* [TRECHO SELECIONADO]:
▼▼▼
Luiz Sureki, SJ
Com essa frase, o escritor estadunidense Jackson Brown Jr, falecido em 2021, concluía uma reflexão poético-existencial, em que, falando sobre aprendizado na vida, escrevia:
“Eu aprendi:
– que a melhor sala de aula do mundo está aos pés de uma pessoa mais velha;
– que ter uma criança adormecida nos braços é um dos momentos mais pacíficos do mundo;
– que ser gentil é mais importante do que estar certo;
– que eu sempre posso fazer uma prece por alguém quando não tenho a força para ajudá-lo de alguma outra forma;
– que não importa quanta seriedade a vida exija de você, cada um de nós precisa de um amigo brincalhão para se divertir junto;
– que algumas vezes tudo o que precisamos é de uma mão para segurar e um coração para nos entender; […].
– que ignorar os fatos não os altera;
– que o amor, e não o tempo, é que cura todas as feridas;
– que ninguém é perfeito até que você se apaixone por essa pessoa; […].
– que quanto menos tempo tenho, mais coisas consigo fazer.”
Sem entrar numa discussão filosófica aprofundada acerca da pretensão de verdade, correção e veracidade desses enunciados de aprendizado aqui selecionados, me ocorreu fazer uma breve consideração especialmente sobre o último deles.
▲▲▲
* [MATERIAL DE ORIGEM]:
▼▼▼
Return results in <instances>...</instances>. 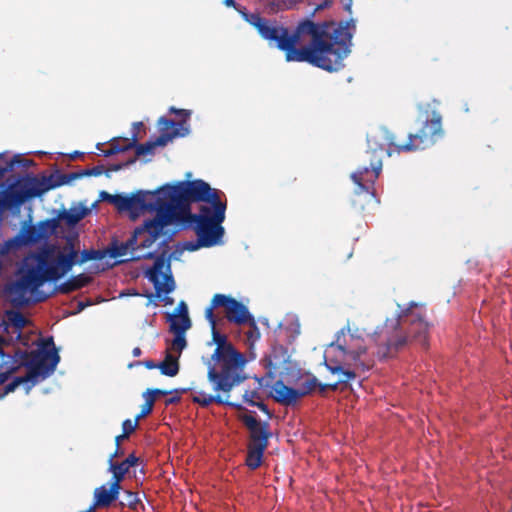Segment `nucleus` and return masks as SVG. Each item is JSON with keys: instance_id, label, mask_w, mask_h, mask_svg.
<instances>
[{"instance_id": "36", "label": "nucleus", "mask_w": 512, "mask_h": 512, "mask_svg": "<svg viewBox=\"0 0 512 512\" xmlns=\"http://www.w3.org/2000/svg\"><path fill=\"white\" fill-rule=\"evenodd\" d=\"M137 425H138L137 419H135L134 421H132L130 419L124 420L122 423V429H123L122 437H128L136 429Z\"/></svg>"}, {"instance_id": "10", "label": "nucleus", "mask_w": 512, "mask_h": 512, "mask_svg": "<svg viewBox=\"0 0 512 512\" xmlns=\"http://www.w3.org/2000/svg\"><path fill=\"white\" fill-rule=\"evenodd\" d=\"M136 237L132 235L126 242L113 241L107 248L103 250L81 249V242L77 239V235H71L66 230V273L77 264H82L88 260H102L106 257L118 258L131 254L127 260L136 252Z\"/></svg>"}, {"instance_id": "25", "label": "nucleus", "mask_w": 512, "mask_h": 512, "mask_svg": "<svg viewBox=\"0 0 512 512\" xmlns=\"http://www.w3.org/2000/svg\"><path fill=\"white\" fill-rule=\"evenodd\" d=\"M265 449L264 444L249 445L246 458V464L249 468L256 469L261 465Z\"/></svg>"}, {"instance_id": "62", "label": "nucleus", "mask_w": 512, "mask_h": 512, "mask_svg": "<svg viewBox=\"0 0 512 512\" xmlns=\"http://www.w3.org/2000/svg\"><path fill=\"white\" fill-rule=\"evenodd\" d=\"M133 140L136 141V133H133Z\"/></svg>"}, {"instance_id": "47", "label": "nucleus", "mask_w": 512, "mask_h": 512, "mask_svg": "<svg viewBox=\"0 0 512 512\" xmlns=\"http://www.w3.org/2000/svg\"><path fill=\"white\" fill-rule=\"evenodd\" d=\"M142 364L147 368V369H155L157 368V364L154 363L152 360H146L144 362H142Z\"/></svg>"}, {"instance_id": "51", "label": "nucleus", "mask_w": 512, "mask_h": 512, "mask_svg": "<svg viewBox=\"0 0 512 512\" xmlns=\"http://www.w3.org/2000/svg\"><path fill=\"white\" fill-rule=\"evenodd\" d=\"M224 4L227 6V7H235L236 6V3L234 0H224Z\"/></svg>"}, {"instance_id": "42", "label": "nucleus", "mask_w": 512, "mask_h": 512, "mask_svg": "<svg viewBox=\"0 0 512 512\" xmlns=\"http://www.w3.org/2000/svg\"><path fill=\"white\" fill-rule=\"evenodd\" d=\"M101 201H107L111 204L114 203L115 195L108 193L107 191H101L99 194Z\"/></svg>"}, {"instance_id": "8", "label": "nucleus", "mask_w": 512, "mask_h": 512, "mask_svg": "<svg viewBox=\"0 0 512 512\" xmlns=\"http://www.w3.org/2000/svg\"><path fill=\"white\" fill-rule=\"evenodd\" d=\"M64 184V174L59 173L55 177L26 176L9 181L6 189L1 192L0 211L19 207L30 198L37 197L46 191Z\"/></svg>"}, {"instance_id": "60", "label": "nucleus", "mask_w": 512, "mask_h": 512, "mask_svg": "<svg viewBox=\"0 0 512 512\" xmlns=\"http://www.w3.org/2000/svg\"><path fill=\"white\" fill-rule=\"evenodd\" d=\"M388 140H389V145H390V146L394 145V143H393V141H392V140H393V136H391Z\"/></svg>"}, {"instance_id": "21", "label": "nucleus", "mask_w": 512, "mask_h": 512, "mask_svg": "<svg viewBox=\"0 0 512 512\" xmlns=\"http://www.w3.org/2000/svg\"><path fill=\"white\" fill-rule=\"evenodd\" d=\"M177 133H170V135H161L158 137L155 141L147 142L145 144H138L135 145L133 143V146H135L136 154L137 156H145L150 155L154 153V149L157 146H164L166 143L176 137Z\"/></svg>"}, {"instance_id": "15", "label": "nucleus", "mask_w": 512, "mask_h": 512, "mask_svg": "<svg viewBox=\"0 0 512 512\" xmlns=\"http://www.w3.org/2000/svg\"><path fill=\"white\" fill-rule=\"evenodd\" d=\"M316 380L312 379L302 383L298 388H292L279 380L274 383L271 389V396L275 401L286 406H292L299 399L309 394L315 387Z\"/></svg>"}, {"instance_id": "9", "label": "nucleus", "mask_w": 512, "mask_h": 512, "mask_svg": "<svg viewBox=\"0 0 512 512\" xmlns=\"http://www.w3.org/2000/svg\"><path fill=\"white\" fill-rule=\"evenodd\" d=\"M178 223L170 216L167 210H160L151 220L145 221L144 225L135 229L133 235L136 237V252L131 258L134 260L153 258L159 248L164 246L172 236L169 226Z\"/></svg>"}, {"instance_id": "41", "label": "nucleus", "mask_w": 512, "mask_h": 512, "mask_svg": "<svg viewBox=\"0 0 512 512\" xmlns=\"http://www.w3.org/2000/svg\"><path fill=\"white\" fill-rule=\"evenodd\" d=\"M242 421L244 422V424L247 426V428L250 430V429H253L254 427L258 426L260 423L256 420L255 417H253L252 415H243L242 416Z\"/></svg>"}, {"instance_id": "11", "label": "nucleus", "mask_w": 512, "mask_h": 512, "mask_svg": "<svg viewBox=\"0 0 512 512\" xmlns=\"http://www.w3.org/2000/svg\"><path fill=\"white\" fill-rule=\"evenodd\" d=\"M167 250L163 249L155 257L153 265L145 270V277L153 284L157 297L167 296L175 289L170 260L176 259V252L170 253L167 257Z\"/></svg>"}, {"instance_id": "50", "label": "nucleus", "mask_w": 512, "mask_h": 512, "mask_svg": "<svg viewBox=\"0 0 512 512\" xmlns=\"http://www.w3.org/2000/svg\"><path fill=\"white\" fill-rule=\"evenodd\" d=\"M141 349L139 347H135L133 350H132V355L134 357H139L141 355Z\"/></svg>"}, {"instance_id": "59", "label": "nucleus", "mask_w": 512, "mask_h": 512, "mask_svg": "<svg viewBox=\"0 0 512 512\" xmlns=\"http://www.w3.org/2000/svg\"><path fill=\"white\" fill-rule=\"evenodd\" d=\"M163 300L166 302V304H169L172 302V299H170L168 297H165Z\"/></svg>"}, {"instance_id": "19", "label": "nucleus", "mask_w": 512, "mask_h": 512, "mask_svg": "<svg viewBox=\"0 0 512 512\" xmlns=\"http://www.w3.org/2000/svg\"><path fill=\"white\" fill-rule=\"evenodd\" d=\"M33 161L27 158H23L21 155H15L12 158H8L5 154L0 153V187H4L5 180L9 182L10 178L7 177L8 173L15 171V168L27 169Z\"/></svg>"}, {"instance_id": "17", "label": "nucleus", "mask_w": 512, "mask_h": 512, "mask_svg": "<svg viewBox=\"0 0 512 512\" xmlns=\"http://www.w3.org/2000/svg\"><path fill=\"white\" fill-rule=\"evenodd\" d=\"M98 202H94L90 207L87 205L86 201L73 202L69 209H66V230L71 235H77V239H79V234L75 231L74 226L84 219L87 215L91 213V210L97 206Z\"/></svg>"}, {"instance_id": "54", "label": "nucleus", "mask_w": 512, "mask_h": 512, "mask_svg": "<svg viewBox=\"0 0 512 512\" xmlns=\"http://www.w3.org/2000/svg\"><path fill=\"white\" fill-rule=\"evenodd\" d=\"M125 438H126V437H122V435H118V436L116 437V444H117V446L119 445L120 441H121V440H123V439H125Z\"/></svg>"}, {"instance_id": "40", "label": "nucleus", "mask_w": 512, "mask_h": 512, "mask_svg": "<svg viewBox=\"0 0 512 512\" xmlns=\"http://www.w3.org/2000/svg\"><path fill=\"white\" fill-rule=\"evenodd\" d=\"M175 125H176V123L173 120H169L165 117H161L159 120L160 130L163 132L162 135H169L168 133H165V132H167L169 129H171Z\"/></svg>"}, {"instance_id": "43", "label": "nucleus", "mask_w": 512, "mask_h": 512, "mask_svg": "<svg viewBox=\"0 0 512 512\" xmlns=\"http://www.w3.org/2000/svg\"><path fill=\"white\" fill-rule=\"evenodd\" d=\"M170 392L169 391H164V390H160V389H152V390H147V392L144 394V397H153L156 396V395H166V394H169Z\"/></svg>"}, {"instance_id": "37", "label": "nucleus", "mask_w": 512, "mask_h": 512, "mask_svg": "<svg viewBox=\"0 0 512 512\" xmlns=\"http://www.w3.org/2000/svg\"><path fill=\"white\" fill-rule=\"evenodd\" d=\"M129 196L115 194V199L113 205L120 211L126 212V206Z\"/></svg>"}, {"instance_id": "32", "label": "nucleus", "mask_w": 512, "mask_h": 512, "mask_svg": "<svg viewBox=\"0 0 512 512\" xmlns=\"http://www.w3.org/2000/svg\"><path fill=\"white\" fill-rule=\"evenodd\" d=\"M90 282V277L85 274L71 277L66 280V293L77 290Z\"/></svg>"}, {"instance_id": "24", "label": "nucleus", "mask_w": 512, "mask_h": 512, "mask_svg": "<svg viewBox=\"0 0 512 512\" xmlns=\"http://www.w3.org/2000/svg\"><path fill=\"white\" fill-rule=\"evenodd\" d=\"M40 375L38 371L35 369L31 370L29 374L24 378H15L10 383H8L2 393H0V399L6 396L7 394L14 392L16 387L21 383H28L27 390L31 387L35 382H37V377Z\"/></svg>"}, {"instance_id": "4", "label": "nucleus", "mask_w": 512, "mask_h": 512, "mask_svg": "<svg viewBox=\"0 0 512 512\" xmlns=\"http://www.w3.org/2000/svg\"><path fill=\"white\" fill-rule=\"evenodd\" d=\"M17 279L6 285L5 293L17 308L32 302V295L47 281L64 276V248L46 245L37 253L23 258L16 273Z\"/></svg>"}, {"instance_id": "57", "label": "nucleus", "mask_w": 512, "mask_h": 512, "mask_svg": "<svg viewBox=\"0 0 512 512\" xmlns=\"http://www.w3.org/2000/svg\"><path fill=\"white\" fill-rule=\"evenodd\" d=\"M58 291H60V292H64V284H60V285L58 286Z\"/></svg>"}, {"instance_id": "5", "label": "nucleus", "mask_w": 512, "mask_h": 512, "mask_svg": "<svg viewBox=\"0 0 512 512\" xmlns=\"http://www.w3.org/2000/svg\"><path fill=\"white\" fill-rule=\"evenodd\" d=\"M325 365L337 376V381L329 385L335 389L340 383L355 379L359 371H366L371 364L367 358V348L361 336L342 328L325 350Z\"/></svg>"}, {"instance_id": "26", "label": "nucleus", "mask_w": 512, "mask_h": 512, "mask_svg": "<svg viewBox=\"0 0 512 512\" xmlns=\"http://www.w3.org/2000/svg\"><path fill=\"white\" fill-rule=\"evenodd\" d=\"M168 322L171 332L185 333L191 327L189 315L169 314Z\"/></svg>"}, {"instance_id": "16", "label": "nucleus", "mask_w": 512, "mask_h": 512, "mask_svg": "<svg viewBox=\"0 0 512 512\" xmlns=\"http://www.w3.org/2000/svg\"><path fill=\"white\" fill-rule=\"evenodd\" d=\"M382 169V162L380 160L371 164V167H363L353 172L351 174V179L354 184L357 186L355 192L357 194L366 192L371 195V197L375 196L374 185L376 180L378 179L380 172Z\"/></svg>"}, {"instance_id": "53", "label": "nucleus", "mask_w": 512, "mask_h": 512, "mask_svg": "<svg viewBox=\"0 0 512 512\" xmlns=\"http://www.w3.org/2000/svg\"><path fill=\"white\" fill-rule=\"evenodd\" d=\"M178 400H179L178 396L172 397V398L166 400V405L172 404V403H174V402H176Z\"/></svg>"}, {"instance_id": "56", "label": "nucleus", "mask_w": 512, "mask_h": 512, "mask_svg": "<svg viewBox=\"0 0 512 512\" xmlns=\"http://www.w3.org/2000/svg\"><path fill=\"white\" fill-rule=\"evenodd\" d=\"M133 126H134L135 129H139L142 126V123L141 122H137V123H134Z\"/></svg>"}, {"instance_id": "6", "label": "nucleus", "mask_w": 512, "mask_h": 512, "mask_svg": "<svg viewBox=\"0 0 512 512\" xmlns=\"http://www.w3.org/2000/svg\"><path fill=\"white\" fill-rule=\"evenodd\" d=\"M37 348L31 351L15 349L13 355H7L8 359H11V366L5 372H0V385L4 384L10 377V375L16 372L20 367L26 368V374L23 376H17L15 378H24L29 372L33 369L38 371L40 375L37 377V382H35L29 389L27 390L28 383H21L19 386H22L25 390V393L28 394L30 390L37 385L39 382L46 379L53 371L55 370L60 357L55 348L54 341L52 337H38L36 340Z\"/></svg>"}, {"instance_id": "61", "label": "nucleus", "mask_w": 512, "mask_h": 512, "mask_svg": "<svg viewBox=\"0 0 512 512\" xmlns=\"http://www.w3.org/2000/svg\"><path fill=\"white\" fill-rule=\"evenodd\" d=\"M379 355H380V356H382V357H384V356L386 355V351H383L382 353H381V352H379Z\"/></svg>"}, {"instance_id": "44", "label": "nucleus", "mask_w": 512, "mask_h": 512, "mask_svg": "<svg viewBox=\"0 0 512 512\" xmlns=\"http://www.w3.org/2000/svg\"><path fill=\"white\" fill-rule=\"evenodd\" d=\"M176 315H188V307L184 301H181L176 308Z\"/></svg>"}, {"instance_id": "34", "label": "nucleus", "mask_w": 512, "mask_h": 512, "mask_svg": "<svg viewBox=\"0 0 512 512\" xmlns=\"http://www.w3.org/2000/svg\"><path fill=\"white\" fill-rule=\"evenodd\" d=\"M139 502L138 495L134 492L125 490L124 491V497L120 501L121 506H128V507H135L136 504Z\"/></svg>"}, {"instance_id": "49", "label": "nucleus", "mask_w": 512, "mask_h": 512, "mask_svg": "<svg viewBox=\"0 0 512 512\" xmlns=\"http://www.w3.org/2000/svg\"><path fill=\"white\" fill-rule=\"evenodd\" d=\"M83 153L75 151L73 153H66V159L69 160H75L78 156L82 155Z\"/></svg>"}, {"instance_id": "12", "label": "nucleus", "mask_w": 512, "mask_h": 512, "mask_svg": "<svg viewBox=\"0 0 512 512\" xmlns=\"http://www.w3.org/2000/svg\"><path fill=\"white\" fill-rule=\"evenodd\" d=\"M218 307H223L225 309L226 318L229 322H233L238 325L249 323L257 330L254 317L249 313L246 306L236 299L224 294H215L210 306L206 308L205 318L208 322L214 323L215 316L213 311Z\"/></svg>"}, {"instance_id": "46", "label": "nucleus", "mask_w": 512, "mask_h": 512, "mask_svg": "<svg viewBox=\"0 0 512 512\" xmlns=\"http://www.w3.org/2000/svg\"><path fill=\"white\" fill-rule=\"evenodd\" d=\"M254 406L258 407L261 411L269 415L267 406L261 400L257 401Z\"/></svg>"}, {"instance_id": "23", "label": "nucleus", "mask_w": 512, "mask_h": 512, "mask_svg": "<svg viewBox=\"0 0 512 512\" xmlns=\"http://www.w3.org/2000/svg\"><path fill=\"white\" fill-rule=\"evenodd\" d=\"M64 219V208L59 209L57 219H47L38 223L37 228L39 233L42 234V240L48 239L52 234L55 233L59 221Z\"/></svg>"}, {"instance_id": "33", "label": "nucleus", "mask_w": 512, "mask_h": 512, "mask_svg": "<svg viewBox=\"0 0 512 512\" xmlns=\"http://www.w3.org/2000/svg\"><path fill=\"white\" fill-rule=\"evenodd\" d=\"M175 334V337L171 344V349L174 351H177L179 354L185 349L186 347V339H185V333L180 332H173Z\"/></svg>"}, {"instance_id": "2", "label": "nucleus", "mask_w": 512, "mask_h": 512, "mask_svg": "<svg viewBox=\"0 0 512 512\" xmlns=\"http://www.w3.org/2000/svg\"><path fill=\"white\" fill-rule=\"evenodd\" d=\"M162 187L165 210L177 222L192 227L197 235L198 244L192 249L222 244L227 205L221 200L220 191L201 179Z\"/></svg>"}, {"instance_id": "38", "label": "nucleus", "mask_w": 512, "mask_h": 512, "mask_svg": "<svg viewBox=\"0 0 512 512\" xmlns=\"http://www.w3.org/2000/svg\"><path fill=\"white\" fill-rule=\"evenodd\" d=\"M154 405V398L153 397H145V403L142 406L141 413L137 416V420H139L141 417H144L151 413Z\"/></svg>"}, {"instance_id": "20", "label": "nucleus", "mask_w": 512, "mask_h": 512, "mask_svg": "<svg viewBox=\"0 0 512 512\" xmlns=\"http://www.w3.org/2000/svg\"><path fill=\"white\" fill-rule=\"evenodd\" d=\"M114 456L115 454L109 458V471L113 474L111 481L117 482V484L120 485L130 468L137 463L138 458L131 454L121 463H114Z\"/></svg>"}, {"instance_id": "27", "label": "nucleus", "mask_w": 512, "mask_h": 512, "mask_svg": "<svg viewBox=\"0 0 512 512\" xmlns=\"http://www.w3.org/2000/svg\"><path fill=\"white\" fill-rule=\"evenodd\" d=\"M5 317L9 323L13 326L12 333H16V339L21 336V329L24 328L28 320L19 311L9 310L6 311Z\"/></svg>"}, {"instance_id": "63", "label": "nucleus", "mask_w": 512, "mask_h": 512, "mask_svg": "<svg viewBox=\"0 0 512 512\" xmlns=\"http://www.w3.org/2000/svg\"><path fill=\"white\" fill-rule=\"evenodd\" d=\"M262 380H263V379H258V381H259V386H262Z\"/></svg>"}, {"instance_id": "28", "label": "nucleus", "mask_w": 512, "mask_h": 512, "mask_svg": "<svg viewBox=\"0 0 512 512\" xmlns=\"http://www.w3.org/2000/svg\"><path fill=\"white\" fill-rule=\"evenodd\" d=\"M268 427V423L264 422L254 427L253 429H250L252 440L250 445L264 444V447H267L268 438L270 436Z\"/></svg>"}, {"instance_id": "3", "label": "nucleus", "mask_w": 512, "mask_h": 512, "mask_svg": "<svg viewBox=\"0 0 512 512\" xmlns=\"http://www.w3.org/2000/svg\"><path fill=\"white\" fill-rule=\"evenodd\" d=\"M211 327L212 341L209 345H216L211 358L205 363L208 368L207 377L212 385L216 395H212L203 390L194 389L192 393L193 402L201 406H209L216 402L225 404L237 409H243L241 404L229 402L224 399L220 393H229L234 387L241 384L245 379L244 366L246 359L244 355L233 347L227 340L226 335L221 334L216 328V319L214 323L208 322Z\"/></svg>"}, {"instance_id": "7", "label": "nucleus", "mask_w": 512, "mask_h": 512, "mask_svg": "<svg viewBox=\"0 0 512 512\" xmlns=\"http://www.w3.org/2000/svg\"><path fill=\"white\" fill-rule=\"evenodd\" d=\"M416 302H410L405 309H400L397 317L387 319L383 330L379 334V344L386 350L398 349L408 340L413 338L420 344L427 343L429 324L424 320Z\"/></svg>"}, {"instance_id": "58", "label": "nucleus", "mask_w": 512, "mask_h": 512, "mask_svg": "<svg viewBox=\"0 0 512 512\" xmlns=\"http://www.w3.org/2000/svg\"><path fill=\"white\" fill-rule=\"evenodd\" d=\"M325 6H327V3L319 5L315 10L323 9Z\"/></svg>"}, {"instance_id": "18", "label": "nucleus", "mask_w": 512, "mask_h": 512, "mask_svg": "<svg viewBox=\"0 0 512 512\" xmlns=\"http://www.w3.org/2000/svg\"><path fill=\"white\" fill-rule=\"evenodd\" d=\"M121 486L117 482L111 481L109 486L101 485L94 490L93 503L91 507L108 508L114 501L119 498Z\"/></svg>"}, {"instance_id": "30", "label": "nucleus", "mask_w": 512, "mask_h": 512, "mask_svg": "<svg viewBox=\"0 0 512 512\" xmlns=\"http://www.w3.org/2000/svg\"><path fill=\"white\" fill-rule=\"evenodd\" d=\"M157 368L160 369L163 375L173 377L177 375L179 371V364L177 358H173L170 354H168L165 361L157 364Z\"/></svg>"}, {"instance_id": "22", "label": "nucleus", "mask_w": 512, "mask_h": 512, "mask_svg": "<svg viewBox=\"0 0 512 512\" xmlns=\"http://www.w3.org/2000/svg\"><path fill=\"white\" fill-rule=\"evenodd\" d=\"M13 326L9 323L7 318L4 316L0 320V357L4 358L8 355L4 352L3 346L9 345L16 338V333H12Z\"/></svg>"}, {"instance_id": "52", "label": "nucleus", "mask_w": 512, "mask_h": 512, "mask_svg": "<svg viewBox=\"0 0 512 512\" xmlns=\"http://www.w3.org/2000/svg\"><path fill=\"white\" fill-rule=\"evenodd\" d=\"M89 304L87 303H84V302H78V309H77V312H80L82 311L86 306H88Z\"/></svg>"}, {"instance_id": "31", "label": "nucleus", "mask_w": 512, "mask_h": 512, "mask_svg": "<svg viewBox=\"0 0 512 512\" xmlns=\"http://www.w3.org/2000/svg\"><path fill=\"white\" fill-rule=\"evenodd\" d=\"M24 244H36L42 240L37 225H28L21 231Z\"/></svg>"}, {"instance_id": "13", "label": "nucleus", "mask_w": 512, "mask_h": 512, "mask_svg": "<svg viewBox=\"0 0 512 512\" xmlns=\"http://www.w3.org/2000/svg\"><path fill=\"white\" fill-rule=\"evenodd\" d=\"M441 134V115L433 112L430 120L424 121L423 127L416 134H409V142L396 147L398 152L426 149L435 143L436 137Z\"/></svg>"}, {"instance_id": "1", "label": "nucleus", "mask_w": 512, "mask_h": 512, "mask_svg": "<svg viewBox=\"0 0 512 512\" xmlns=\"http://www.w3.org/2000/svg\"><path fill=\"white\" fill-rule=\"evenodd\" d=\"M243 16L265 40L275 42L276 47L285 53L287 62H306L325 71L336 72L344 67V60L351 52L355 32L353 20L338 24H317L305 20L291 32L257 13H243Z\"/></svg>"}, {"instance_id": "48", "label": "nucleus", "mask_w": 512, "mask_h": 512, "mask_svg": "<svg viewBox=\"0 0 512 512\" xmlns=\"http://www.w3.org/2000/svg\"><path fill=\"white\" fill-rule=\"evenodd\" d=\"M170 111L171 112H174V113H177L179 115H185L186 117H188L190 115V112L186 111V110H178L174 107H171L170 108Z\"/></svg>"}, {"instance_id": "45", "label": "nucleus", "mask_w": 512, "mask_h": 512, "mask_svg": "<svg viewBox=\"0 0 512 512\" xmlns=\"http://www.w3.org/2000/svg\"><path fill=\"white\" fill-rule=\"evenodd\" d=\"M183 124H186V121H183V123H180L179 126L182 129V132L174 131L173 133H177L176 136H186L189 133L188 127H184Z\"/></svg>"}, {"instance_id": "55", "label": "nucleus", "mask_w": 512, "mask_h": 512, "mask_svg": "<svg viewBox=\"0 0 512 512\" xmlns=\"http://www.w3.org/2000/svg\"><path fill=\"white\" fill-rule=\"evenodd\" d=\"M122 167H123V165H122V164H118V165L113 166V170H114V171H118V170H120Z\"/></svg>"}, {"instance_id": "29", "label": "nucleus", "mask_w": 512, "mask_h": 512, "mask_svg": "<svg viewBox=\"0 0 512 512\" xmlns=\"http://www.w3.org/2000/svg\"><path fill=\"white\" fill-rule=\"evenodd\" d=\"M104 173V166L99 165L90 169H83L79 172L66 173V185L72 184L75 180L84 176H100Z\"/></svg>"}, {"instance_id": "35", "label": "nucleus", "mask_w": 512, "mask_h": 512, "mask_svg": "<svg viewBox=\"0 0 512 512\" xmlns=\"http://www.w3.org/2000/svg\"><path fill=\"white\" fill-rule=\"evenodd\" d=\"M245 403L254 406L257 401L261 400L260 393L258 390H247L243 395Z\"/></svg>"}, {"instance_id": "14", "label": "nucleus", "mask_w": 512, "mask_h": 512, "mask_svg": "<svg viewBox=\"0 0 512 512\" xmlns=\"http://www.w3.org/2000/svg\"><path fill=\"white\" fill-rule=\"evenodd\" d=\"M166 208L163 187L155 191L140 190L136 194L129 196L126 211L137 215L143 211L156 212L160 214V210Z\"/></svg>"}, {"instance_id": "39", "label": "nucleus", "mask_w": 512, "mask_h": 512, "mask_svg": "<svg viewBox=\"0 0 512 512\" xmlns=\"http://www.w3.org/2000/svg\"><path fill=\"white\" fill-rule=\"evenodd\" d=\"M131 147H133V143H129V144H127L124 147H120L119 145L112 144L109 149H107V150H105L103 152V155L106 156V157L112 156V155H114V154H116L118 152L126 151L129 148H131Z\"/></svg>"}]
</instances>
▲▲▲
* [O QUE SE PEDE]:
(1) De acordo com o trecho sobre os aprendizados de vida, em que ano faleceu o escritor Jackson Brown Jr?
(2) Transcreva literalmente a parte do trecho sobre os aprendizados de vida que vai de "Sem entrar numa" a "o último deles.".
(3) Prossiga a redação do trecho sobre os aprendizados de vida a partir do ponto em que ele termina.

* [RESULTADOS DO EXERCÍCIO]:
(1) Em 2021.

(2)
Sem entrar numa discussão filosófica aprofundada acerca da pretensão de verdade, correção e veracidade desses enunciados de aprendizado aqui selecionados, me ocorreu fazer uma breve consideração especialmente sobre o último deles.

(3)
Já fiz experiências várias em que percebi que o tempo que precisava para concluir determinada tarefa dependia do tempo que eu tinha me dado ou que era me dado para concluí-la. Se o tempo de que eu dispunha era de uma semana para conclusão da tarefa, a concluía ao final daquela semana; mas se fosse de um mês ou de um semestre para concluir a mesma tarefa, só a concluía ao final daquele mês ou daquele semestre. Poder-se-ia até evocar aqui ironicamente o dito popular que diz: “o brasileiro costuma deixar tudo para última hora!” Deixar tudo para a última hora é correr o grande risco de ter que correr contra o tempo de modo mais acelerado que o desejável, gastar mais energia do que o recomendável, ter que improvisar e, por fim, perder a qualidade do produto.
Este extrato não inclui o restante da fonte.